**Extracted data:**
######

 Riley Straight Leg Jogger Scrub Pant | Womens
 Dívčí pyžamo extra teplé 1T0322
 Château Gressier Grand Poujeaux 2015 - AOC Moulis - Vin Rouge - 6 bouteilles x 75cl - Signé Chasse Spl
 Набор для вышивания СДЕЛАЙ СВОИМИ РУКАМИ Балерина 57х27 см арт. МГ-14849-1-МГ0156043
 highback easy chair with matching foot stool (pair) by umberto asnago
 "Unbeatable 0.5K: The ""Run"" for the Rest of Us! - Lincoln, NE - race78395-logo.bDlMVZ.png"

######

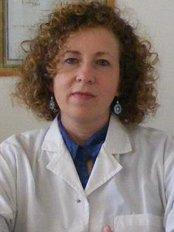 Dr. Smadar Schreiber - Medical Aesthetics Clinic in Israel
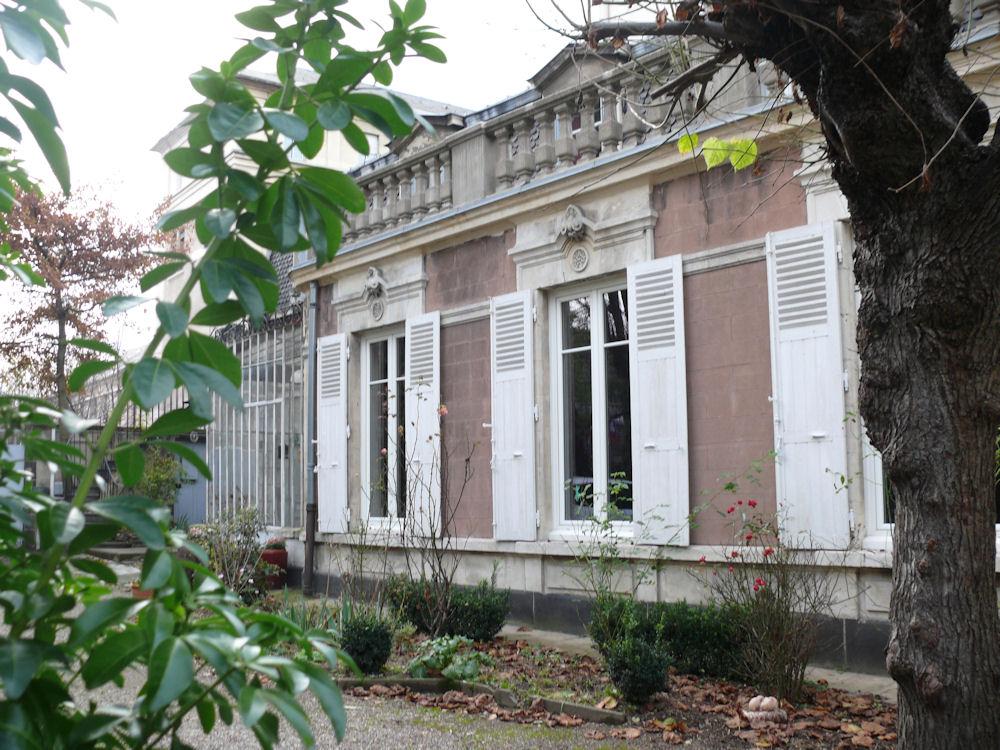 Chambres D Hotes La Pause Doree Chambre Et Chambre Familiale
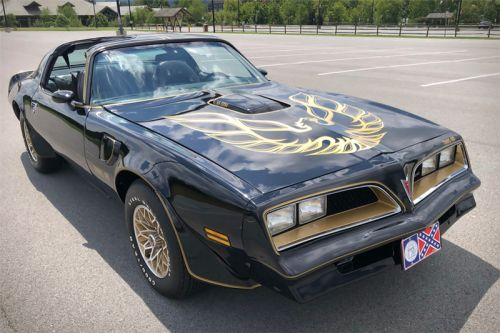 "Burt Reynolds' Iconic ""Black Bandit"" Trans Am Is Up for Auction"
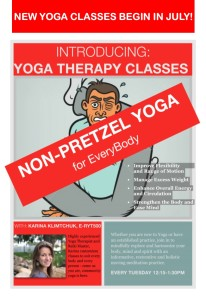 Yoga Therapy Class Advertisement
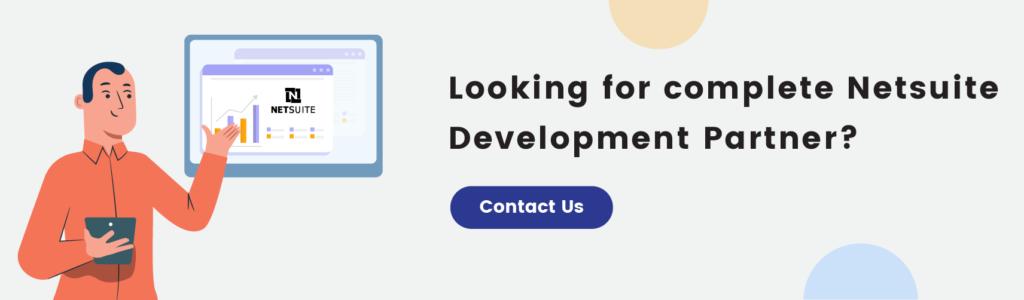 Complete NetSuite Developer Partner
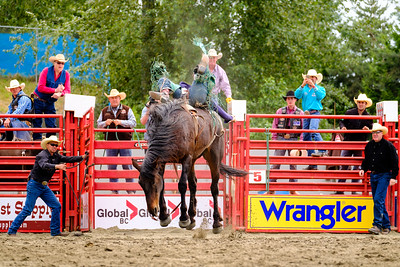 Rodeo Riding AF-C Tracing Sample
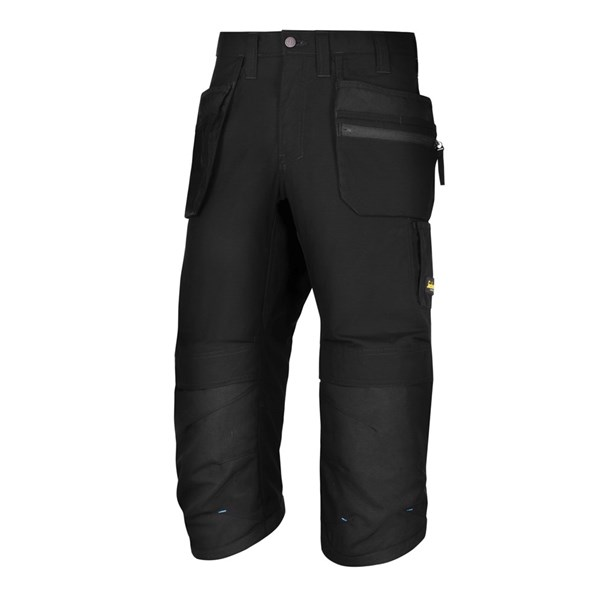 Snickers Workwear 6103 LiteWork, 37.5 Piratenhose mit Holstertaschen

######

**Problem to work on:** Reproduce exactly, and only, the part of the listing above that begins at the line with "Riley Straight Leg" and goes on through the line with "for the Rest".

**Response to this exercise:**
 Riley Straight Leg Jogger Scrub Pant | Womens
 Dívčí pyžamo extra teplé 1T0322
 Château Gressier Grand Poujeaux 2015 - AOC Moulis - Vin Rouge - 6 bouteilles x 75cl - Signé Chasse Spl
 Набор для вышивания СДЕЛАЙ СВОИМИ РУКАМИ Балерина 57х27 см арт. МГ-14849-1-МГ0156043
 highback easy chair with matching foot stool (pair) by umberto asnago
 "Unbeatable 0.5K: The ""Run"" for the Rest of Us! - Lincoln, NE - race78395-logo.bDlMVZ.png"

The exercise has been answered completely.